Recently however, a number of works have critically assessed both positions. The first critical reviews of research on adult children of alcoholics were the work of Woodside [1] and Giglio and Kaufman [2]. Especially that of Giglio and Kaufman was characterised by critical assessment of literature on ACoA since 1960. The next publication was Windle and Sealers Children of Alcoholics: Critical Perspectives[3] from 1991. That year also saw the publication of Shera\’s Children of Alcoholics. A Critical Appraisal of Theory and Research[4], which to this day is an important source on the subject of the children of alcoholics. These reviews were apparently a reply to Adult Children of Alcoholics by Woititz [5] as well as the positions of other clinicians and therapists accepting the specific character of ACoA syndrome. A wide and insightful review of the literature on the adult children of alcoholics was also carried out by Harter, who analysed the publications since 1987 [6]. She indicated further research directions and posed important questions as to whether the promotion of ACoA syndrome serves therapeutic purposes or rather creates iatrogenic problems by suggesting all have disturbances as a result of childhood experiences. It is also worth mentioning the ACoA research review published by Hall and Webster from 2007 [7], the undeniable value of which is the focus on the analysis of risk factors and durability, and not only on threats.

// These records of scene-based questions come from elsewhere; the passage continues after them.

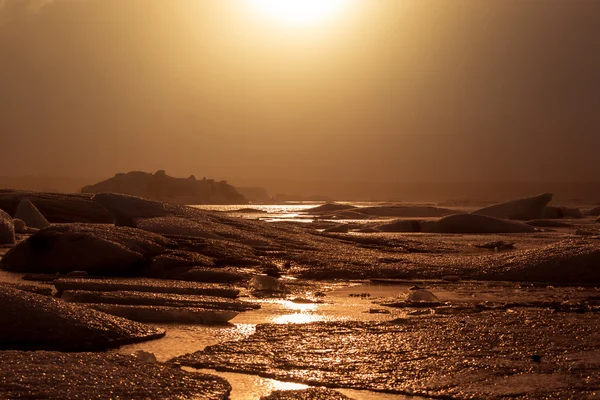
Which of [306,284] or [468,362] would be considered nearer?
[468,362]

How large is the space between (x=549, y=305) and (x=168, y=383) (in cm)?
454

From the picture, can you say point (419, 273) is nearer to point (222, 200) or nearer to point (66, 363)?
point (66, 363)

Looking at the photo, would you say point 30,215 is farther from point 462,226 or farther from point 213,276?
point 462,226

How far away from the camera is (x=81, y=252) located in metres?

The first synthesising overview of ACoA literature and research in Polish was presented in the work of Ślaski [8, 9] and Cierpiałkowska [10, 11], who for many years has been conducting thorough and insightful analysis on this group [12–15]. Gąsior [16] has published an overview of work on the subject of ACoA, and other authors systematically addressing this material are Sobolewska-Mellibruda [17], Margasiński [18, 19], Grzegorzewska [20–22] and Chodkiewicz [23, 24].

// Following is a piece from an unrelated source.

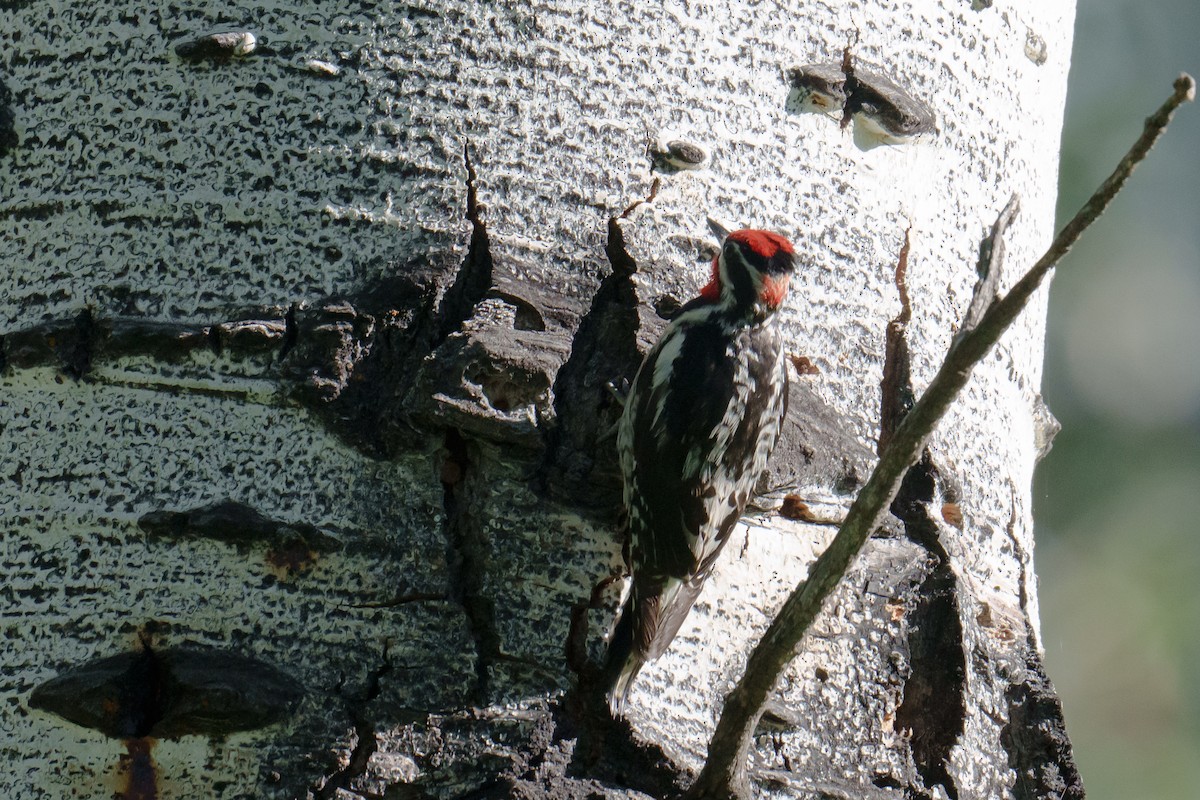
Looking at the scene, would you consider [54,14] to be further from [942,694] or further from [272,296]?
[942,694]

The majority of the above mentioned authors accept that the ADA group is highly diverse. It includes those with serious mental disorders, minor adaptive difficulties and also those who function above the norm [6, 7, 11, 16]. This is probably the result of many factors that may both threaten and protect. No doubt this is linked to the variety of ACoA experiences arising from the differing functioning of the MLN8237 in which they were raised.

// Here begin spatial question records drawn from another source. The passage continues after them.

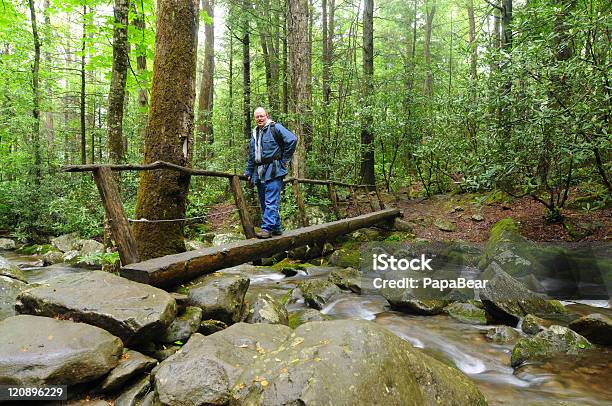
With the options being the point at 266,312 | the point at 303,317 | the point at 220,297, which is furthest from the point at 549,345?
the point at 220,297

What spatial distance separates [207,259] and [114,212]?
4.12ft

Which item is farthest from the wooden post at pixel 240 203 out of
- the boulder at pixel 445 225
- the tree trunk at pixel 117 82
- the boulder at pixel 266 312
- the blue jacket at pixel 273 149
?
the boulder at pixel 445 225

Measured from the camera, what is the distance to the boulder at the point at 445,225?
34.2ft

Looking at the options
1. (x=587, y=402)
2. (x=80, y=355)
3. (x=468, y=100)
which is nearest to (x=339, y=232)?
Result: (x=468, y=100)

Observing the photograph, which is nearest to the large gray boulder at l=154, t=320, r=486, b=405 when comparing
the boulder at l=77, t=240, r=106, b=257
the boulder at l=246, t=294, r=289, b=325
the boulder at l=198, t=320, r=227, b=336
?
the boulder at l=198, t=320, r=227, b=336

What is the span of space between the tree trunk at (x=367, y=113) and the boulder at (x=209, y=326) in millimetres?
9266

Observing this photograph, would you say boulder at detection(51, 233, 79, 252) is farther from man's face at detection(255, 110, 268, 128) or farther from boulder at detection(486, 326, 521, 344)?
boulder at detection(486, 326, 521, 344)

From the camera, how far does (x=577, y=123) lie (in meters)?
6.31

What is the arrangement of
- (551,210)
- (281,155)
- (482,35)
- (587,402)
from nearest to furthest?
(587,402) < (281,155) < (482,35) < (551,210)

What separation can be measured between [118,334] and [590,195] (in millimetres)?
10136

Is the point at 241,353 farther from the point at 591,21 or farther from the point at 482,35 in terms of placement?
the point at 482,35

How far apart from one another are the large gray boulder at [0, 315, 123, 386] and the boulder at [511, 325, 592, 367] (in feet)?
13.6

Families with dependence related problems
The well-known family therapists, Irene and Herbert Goldenberg [25], report that families with dependency problems are one of the most thoroughly researched in family therapy. At first, mainly therapists and clinicians conducted research on the functioning of these families. However, the concepts they created were not fully verified empirically. What is more, a peculiar kind of gap opened up between therapeutic practice and the science. Therapists tended to generalise their models of family functioning basing mainly on families in therapy. Their observations would be extended to all other families with dependency issues. On the other hand, scientists, especially in the 60s and 70s, sought a specific family dynamic pattern supposed to determine the occurrence of specific forms of pathology. These basically deterministic assumptions turned out to be at odds with the basic principles of systematic thinking. This had, after all, moved beyond deterministic and linear towards circular logic models. As Józefik [26] noted, there had been a paradigm shift in the field of family therapy and systemic thinking. Earlier models of family functioning are treated as only one of many possible ways of understanding family reality. Their ascribed objectivity is suspended, as therapists and researchers now consider how to comprehend a family and how to help it through dialogue. Steinglass\’s [27, 28] or Wegscheider-Cruse\’s [29, 30] systemic concepts of so-called alcoholic families belong to a passing paradigm, which does not mean the knowledge behind it is passé. However, it only sheds light on the course of development and functioning of some families coping with the problem of dependency [31]. The latest research on the functioning and durability of families in the face of misfortune indicates significant variation in the paths of their developmental [16, 32]. An understanding of the modern family with dependence related problems requires not only a grasp of risk factors but an understanding of the protective ones as well. A family (even an “alcoholic” one) is not exclusively a homeostatic closed system. It has its resilience and is subject to the cultural and social environmental influence in which it exists. The influence of the family environment on children is exceptionally diverse, as is the heritage passed on to the next generation.